Liebe Schwestern und Brüder,
liebe Mitbrüder im Dienst als Diakon, Priester und Bischof,
liebe Kinder und Jugendliche!
Viele von uns haben schon oft dieses Evangelium aus dem vierten Kapitel nach Lukas gehört: Die Antrittspredigt Jesu in seiner Heimat Nazaret. Und weil wir das schon so oft gehört haben, übersehen wir leicht, welch eine Wucht das gehabt haben muss, was Jesus den Menschen in seiner Heimatstadt sagt. Es muss damals wie eine Bombe eingeschlagen haben. So berichtet der Evangelist Lukas ja auch, dass die Menschen zunächst voller Staunen und Freude darüber waren, dass die Verheißungen, die der Prophet Jesaja vor so langer Zeit angekündigt hatte, sich nun endlich erfüllen sollten. Aber Freude und Staunen verwandeln sich in Aggression und Ablehnung, als die Menschen zu begreifen beginnen, was Jesus ihnen wirklich sagt: Nichts weniger, als dass er selbst der Hoffnungsträger schlechthin ist, auf den die Menschen gewartet haben. Er selbst ist die Erfüllung. Denn er ist der Gesalbte und Gesandte Gottes. Das, was der Prophet über den geheimnisvollen Gottesknecht prophezeit hat, das bezieht Jesus auf sich: Der Geist des Herrn ruht auf mir, denn der Herr hat mich gesalbt. Er hat mich gesandt, den Armen eine Frohe Botschaft zu bringen (Jes 61,1). „Unglaublich! Wieso ausgerechnet er, der junge Mann aus der Nachbarschaft, aus der Familie des Josef und der Maria? Sollte er tatsächlich ausgestattet sein mit höchster Autorität und Würde?“ Die Provokation dieses Anspruchs wird Jesus schließlich das Leben kosten.

> AUFGABENSTELLUNG
Setzen Sie die Predigt über Jesu Antrittspredigt in Nazaret im Anschluss an ihren letzten Satz fort. Die Einträge stammen aus einer anderen Quelle als die Predigt.

> EINTRÄGE
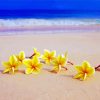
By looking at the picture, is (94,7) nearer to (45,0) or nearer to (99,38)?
(45,0)

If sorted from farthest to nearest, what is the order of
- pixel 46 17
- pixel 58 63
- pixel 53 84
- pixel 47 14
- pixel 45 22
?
pixel 47 14 → pixel 46 17 → pixel 45 22 → pixel 58 63 → pixel 53 84

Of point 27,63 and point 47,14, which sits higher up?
point 47,14

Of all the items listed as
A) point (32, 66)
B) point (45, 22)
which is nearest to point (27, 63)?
point (32, 66)

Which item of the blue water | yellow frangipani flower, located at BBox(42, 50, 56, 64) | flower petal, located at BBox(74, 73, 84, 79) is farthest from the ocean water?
flower petal, located at BBox(74, 73, 84, 79)

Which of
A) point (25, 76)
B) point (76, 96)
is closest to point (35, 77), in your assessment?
point (25, 76)

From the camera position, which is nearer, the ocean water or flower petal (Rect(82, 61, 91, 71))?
flower petal (Rect(82, 61, 91, 71))

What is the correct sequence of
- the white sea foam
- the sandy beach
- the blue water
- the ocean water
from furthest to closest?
the blue water < the ocean water < the white sea foam < the sandy beach

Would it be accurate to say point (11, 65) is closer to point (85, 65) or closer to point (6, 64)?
point (6, 64)

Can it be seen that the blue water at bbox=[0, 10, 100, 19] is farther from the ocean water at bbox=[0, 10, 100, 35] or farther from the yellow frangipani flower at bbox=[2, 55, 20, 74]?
the yellow frangipani flower at bbox=[2, 55, 20, 74]

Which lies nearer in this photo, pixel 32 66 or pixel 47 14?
pixel 32 66
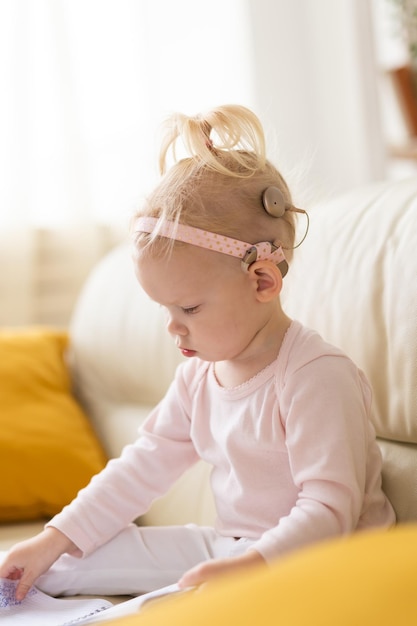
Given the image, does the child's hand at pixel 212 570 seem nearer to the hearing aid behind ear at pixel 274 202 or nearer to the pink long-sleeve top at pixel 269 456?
the pink long-sleeve top at pixel 269 456

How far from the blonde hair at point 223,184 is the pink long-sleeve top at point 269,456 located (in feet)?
0.51

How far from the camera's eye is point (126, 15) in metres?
2.62

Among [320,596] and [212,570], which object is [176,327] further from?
[320,596]

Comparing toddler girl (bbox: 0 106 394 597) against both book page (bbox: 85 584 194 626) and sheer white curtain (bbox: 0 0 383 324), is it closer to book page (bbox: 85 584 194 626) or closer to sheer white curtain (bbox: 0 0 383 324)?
book page (bbox: 85 584 194 626)

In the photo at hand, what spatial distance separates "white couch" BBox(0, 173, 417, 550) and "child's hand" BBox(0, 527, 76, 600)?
348mm

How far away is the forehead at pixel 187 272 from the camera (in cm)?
116

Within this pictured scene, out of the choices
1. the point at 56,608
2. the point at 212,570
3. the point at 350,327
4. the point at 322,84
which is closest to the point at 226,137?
the point at 350,327

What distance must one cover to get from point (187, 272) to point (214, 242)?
0.05 meters

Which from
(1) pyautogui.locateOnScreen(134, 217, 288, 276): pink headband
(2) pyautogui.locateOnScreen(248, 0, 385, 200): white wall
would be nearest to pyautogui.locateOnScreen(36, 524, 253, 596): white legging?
(1) pyautogui.locateOnScreen(134, 217, 288, 276): pink headband

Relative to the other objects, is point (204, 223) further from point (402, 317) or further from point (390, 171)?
point (390, 171)

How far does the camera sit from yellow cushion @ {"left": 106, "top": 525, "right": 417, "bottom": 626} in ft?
2.13

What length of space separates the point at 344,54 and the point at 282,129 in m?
0.29

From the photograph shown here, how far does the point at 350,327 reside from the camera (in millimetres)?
1355

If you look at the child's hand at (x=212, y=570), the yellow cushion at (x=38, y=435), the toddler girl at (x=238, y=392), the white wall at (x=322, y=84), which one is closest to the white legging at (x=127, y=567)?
the toddler girl at (x=238, y=392)
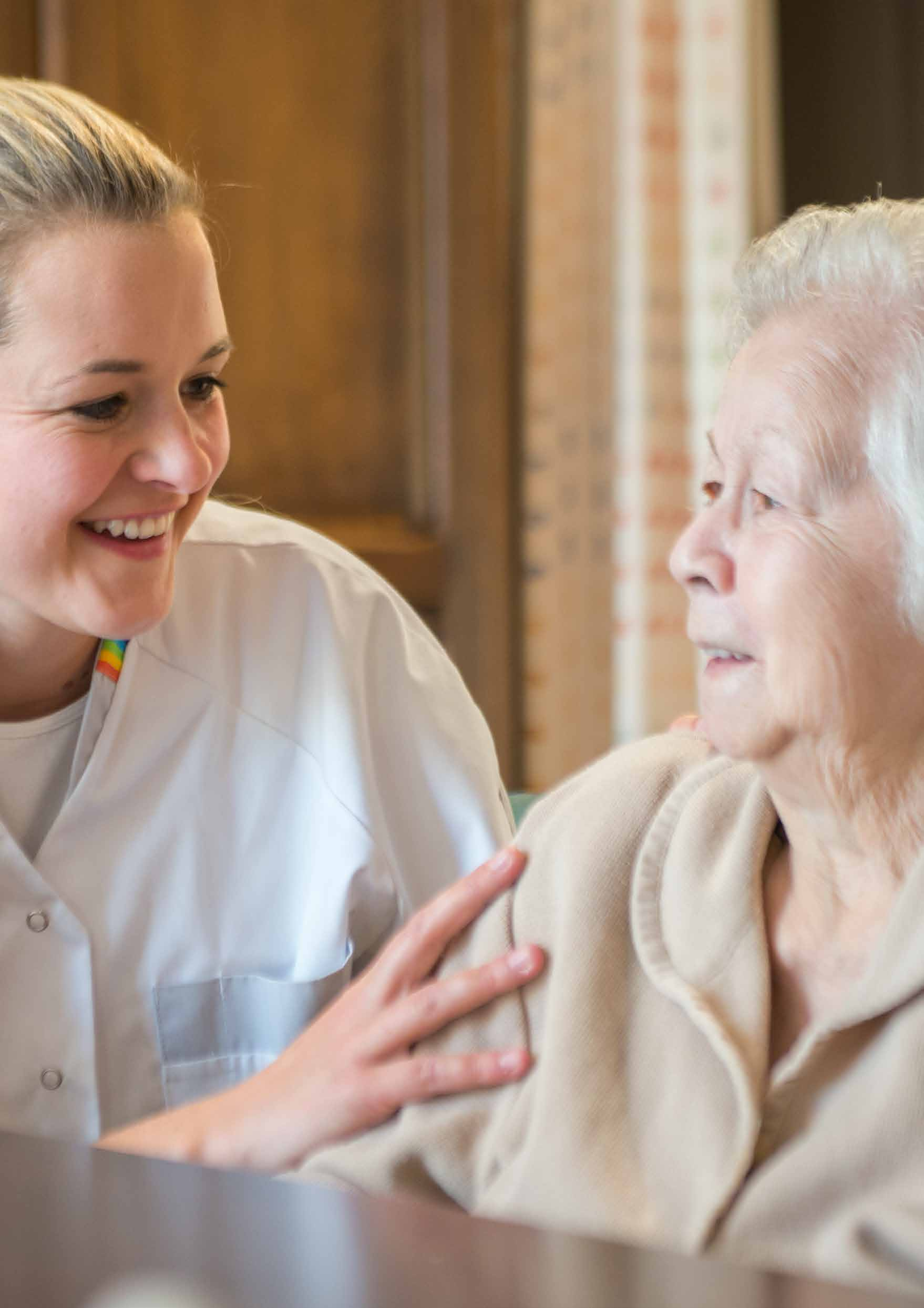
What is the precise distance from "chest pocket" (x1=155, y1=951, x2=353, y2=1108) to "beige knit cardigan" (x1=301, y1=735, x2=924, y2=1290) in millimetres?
351

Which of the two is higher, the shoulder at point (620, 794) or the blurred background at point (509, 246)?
the blurred background at point (509, 246)

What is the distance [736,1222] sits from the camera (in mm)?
989

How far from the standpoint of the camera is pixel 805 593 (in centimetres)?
106

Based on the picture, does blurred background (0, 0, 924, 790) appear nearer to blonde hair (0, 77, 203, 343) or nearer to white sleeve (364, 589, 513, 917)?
blonde hair (0, 77, 203, 343)

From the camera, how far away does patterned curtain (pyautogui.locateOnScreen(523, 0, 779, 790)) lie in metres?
3.36

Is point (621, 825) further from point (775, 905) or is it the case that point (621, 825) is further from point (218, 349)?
point (218, 349)

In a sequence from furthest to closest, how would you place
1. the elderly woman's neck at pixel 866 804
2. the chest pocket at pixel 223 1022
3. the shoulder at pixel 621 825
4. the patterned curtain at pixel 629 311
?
1. the patterned curtain at pixel 629 311
2. the chest pocket at pixel 223 1022
3. the shoulder at pixel 621 825
4. the elderly woman's neck at pixel 866 804

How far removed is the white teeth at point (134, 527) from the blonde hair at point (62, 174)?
0.65ft

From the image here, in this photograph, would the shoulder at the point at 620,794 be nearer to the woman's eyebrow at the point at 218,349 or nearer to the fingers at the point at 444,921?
the fingers at the point at 444,921

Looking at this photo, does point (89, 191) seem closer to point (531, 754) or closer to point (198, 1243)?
point (198, 1243)

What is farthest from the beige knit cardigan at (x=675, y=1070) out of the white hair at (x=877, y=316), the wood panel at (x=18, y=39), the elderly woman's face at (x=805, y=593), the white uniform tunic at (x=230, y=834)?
the wood panel at (x=18, y=39)

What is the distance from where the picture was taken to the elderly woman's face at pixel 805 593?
3.48 ft

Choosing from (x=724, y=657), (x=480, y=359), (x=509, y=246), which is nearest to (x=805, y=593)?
(x=724, y=657)

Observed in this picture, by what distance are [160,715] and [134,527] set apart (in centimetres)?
20
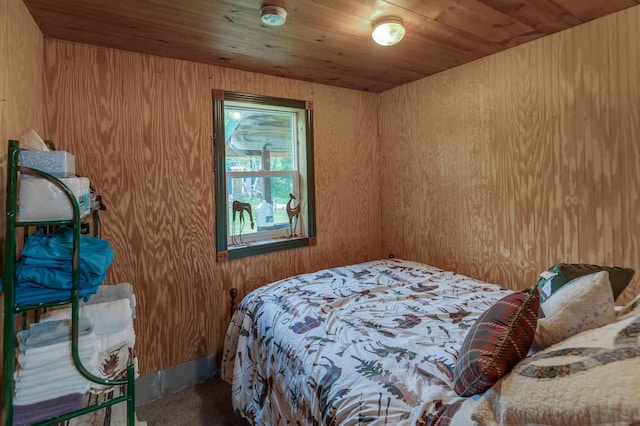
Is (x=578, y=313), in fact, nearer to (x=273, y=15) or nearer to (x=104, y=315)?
(x=104, y=315)

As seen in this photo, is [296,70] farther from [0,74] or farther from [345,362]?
[345,362]

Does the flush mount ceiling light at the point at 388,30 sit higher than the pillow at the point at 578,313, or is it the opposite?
the flush mount ceiling light at the point at 388,30

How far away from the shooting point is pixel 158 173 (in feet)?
7.72

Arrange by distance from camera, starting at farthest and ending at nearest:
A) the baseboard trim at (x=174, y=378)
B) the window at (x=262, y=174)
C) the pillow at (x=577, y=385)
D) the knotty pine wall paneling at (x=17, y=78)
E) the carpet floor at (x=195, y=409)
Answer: the window at (x=262, y=174), the baseboard trim at (x=174, y=378), the carpet floor at (x=195, y=409), the knotty pine wall paneling at (x=17, y=78), the pillow at (x=577, y=385)

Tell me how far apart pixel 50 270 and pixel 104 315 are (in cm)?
31

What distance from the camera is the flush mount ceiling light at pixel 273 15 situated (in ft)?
5.73

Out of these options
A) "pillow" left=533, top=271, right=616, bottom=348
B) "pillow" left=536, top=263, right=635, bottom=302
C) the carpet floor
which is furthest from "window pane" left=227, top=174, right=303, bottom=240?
"pillow" left=533, top=271, right=616, bottom=348

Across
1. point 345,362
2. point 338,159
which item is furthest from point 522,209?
point 345,362

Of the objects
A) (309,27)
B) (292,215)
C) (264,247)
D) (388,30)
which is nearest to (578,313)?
(388,30)

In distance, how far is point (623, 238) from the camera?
1.99 meters

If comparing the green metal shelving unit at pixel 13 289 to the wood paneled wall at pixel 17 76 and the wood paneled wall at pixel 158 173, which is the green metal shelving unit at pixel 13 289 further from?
the wood paneled wall at pixel 158 173

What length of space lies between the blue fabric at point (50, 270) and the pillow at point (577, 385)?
1.31 meters

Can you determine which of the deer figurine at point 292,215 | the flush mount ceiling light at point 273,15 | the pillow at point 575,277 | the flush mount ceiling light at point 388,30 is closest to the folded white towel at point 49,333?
the flush mount ceiling light at point 273,15

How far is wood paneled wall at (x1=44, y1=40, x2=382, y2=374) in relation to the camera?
6.95ft
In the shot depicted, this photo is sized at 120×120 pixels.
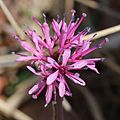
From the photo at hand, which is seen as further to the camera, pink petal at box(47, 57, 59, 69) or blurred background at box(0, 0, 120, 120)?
blurred background at box(0, 0, 120, 120)

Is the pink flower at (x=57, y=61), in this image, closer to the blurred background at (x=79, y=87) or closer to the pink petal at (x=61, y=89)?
the pink petal at (x=61, y=89)

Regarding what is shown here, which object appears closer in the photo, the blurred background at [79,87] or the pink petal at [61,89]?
the pink petal at [61,89]

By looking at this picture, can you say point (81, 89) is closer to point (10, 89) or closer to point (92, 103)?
point (92, 103)

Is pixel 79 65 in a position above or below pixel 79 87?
above

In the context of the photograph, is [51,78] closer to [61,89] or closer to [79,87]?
[61,89]

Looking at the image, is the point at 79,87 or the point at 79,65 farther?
the point at 79,87

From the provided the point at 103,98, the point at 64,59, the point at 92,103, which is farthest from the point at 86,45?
the point at 103,98

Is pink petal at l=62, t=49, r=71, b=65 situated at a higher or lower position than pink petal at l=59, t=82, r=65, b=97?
higher

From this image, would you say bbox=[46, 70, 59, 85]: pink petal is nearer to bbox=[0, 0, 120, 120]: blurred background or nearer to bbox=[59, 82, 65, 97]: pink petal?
bbox=[59, 82, 65, 97]: pink petal

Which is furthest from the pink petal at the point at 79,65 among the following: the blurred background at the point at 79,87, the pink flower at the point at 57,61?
the blurred background at the point at 79,87

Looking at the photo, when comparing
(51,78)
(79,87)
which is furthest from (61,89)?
(79,87)

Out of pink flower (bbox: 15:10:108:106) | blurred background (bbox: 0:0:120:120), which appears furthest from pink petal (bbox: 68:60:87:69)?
blurred background (bbox: 0:0:120:120)
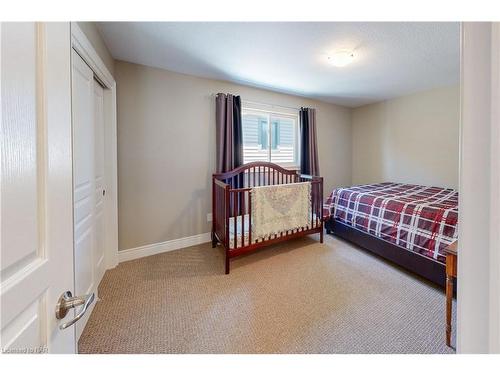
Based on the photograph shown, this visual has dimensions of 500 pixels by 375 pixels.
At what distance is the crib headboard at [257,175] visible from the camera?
9.93 ft

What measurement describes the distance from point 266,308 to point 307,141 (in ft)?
9.41

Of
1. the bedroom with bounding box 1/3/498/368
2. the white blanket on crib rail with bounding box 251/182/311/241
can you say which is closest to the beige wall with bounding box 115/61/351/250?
the bedroom with bounding box 1/3/498/368

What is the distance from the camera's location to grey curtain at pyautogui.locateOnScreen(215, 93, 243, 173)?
2.98m

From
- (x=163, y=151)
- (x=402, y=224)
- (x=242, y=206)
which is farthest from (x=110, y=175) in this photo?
(x=402, y=224)

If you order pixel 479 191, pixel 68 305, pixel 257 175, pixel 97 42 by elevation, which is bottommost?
pixel 68 305

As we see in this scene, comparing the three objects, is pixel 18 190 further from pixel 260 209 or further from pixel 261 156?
pixel 261 156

> ERGEBNIS
Nach seiner Auferstehung werden seine Jünger diesen Anspruch und dieses Selbstbewusstsein aufgreifen und werden es noch ausweiten, indem sie sagen – wir haben es in der Lesung aus der Offenbarung des Johannes gehört: Er, Christus, der treue Zeuge, der Herrscher über die Könige, er liebt uns. Er hat uns von unseren Sünden befreit, und er hat uns zu Königen gemacht und zu Priestern vor Gott, seinem Vater. Auch wir sind in seiner Nachfolge Gesalbte des Herrn (vgl. Offb 1,5f). Das, was im Alten Testament nur den Königen, den Propheten und Priestern vorbehalten war, das gilt nun für alle, die zu Christus gehören, die auf seinen Namen getauft sind. Was für ein Anspruch, was für ein Selbstbewusstsein! Unter denen, die so von sich sprechen, waren nicht die Vornehmen und Mächtigen der damaligen Zeit, sondern in der Mehrzahl waren es einfache, ungebildete Männer und Frauen, Kinder, Sklaven, vor allem aber auch Menschen, die Götzen nachgelaufen sind (vgl. 1 Kor 1,26f). In den Augen der damaligen Zeit gehörten viele der Christen zum Gesindel, rangierten sozial in der unteren Schublade … Und die verstehen sich nun als Priester und Könige!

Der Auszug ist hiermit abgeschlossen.